- [Task brief]: Render every line of the data below as a Markdown table with the columns Row and Line, skipping any blank lines.

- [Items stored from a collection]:
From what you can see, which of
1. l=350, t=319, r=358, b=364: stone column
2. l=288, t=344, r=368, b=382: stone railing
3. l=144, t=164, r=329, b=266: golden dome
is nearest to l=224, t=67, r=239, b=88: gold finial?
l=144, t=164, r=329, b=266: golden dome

- [Written response]:
| Row | Line |
|---|---|
| 1 | From what you can see, which of |
| 2 | 1. l=350, t=319, r=358, b=364: stone column |
| 3 | 2. l=288, t=344, r=368, b=382: stone railing |
| 4 | 3. l=144, t=164, r=329, b=266: golden dome |
| 5 | is nearest to l=224, t=67, r=239, b=88: gold finial? |
| 6 | l=144, t=164, r=329, b=266: golden dome |